Standard Digital has announced the launch of a new online show where Kenyans living and working in the diaspora will share their experiences abroad.

Dubbed Diaspora Life, the new weekly show premiered on Saturday, September 7th on Standard Digital YouTube channel and Facebook page.

“This is a very unique concept of storytelling. Together with a Kenyan in the diaspora, we have curated hundreds of stories about Kenyans in the diaspora.”

“We want Kenyans to share their experiences with the rest of the world and Standard Digital has provided that platform,” said Carole Kimutai, the Managing Editor, Digital at Standard Group Plc.

In the show, Kenyans abroad will speak about various topics including how they live, food, careers, relationships, racism, investments, schooling, and many others.

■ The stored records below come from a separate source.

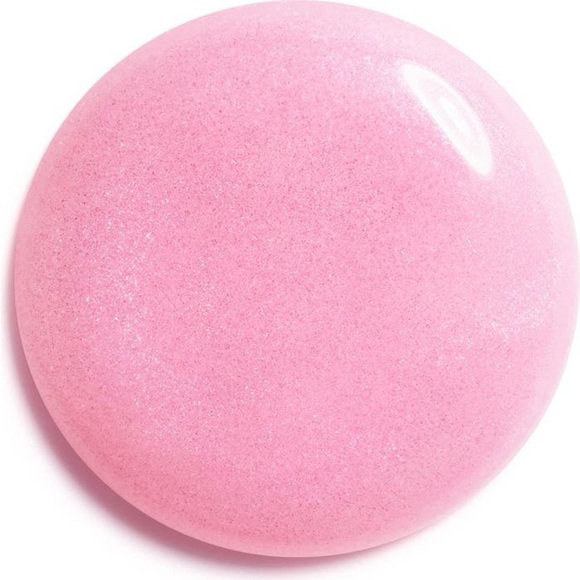 NEW Miss Dior Rose Sorbet Shimmering Body Gel ~ SEALED ~ 2.5 oz - Picture 2 of 6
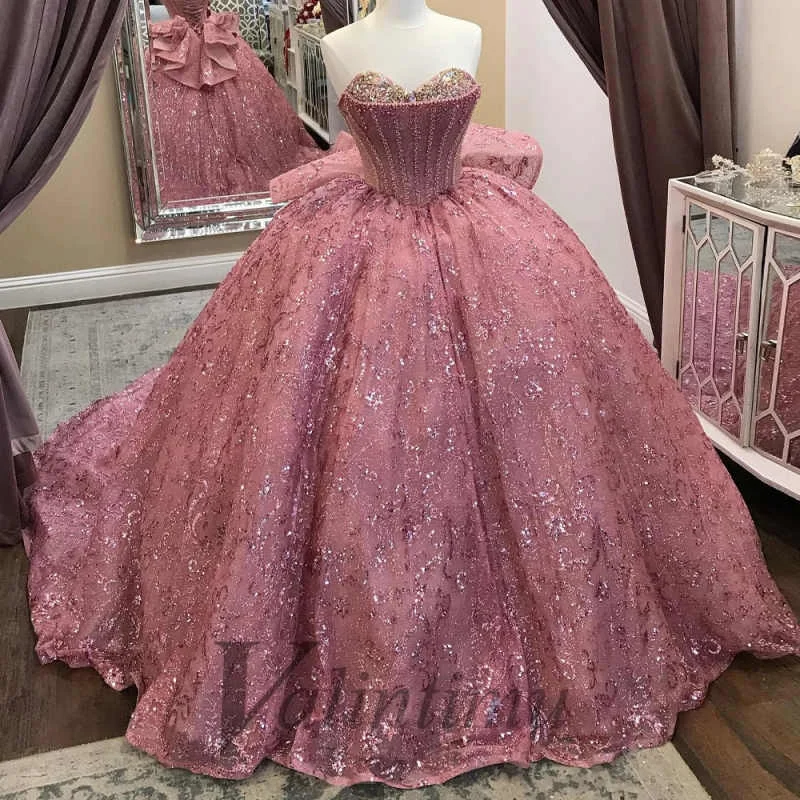 Vendanie Customized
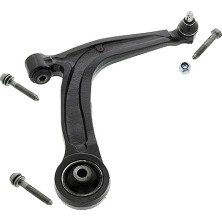 821 0875 10 Lenker, Radaufhängung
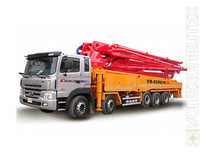 HYUNDAI  · DSCP-3213X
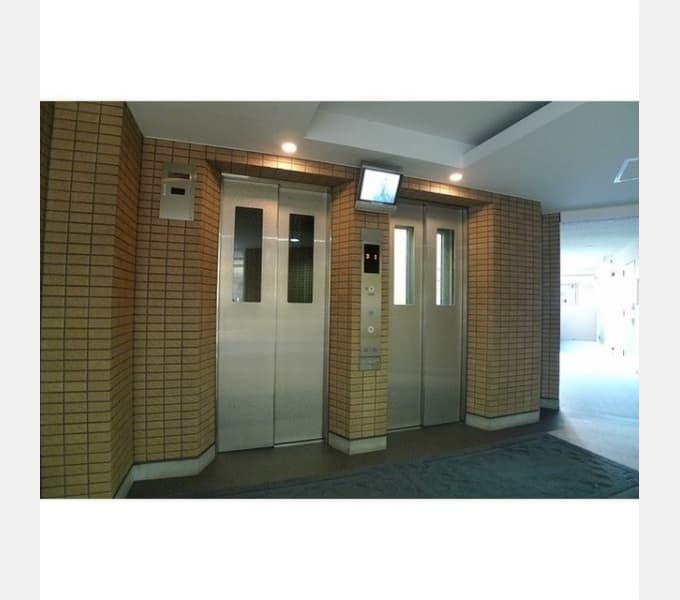 Room image 10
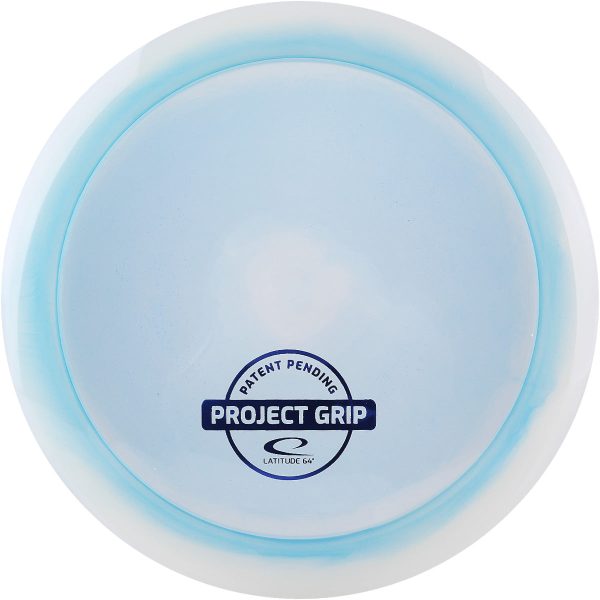 Project Grip Strive Online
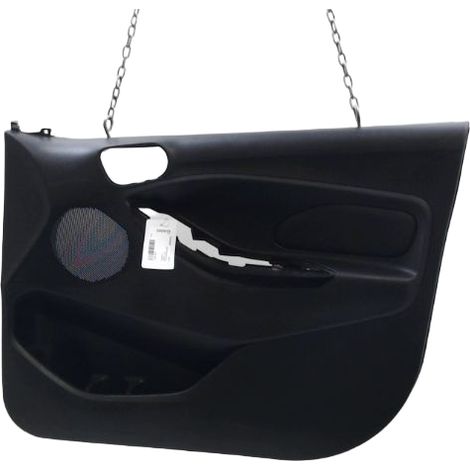 [PRODUIT D'OCCASION] Garniture Porte Avant Droit FORD Ka+ ♻️ Ref Oe. 2258758 - Garantie à vie (1/2)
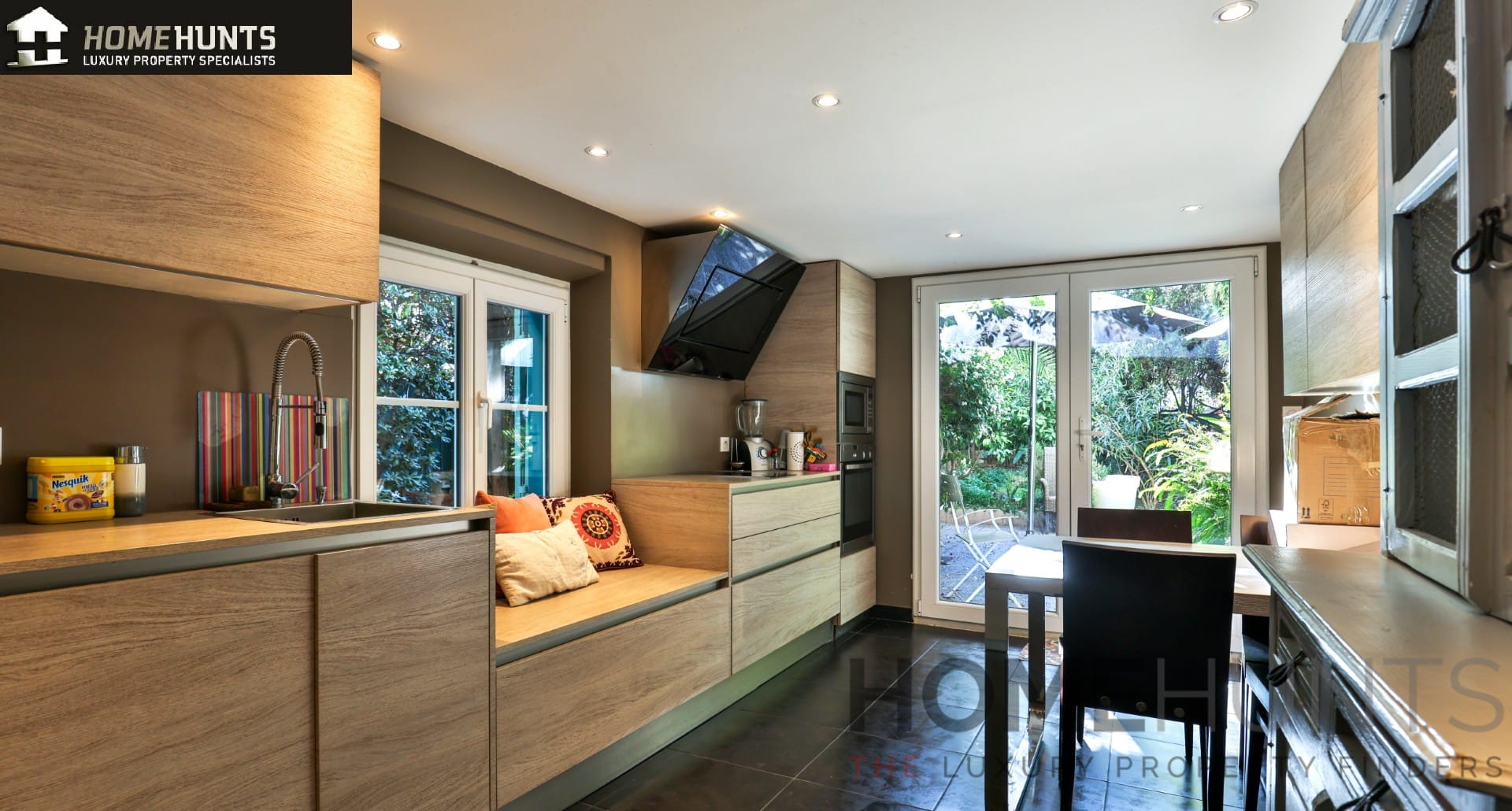 property_HH-16152580-7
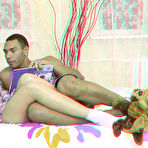 Pic of Breathtaking 3D porn - feels more real than ever before!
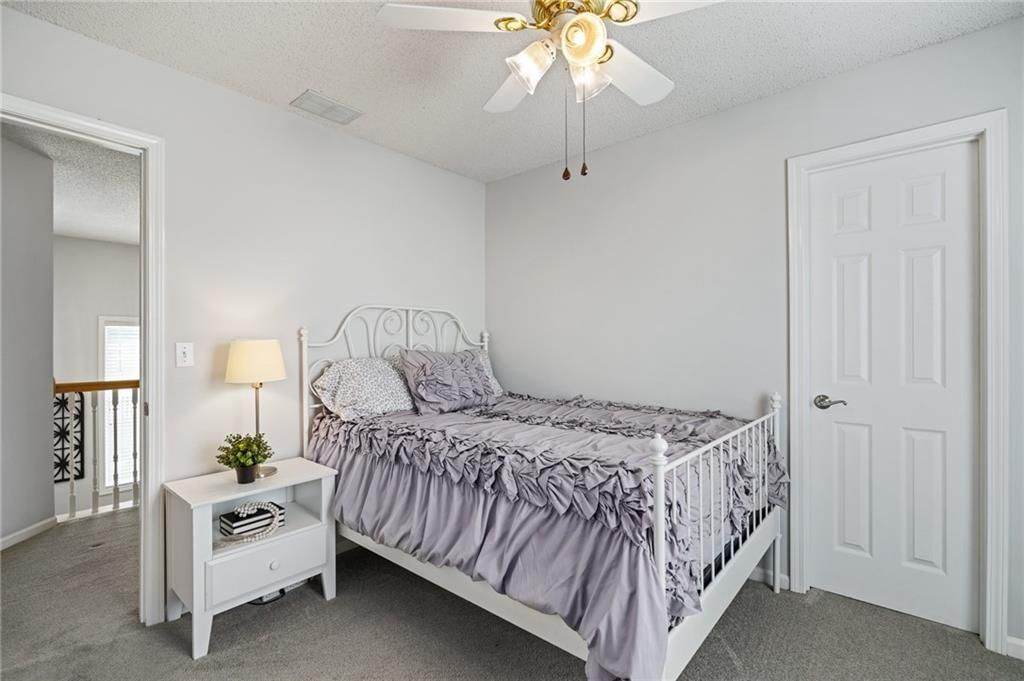 14805 Slater Street — photo 41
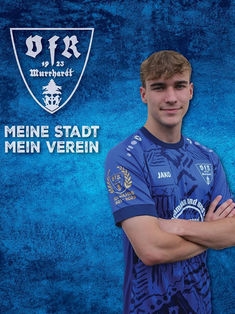 Avatar Bild für Silas Klenk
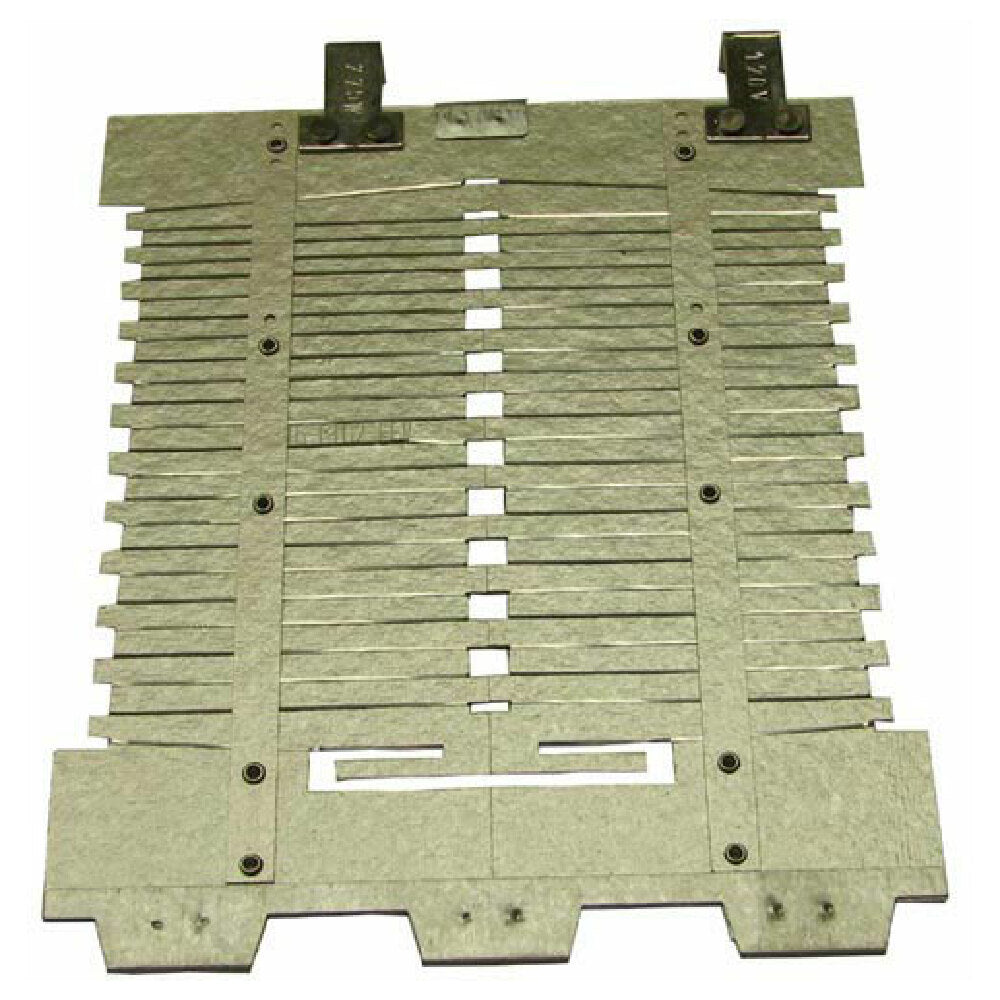 Waring/Qualheim WAR27201 Toaster Element 275w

The show will give Kenyans looking at relocating for whatever reasons, information on what to expect.

“Kenyans see others living abroad and assume it is all fun and games. I know the Central Bank of Kenya said for the 12 months leading to March 2019, Kenyans in the diaspora had remitted Sh 270 billion but I want to caution that the grass is not always greener on the other side,” says John Kamau, a Kenyan who has lived in the US for 10 years.

The show will be a 15-minute feature documentary of Kenyans talking about their daily lives, achievements, and struggles in the diaspora.

“The uniqueness of this show is how we will deal with the uncommon topics that are never highlighted or spoken about in public by Kenyans in the diaspora,” explains Kimutai.

Other topics to be discussed include domestic violence, pre-mature suicides, marrying foreigners, dropping out of school, doing odd jobs, lying to relatives back home, social issues like culture shock, how Kenyans cope with it and the concessions Kenyans make between foreign and Kenyan culture.

The show is hosted by Chris Wamalwa, a Kenyan journalist in the diaspora. “It is not easy making it abroad, we will focus on the journey so our audience can learn how to do it,” Wamalwa says.

“With the fast-rising digital landscape, online content is more accessible. Keeping tabs on your relatives or friends does not fully expose an individual to any other life expectation apart from the said individual’s,” adds Wamalwa.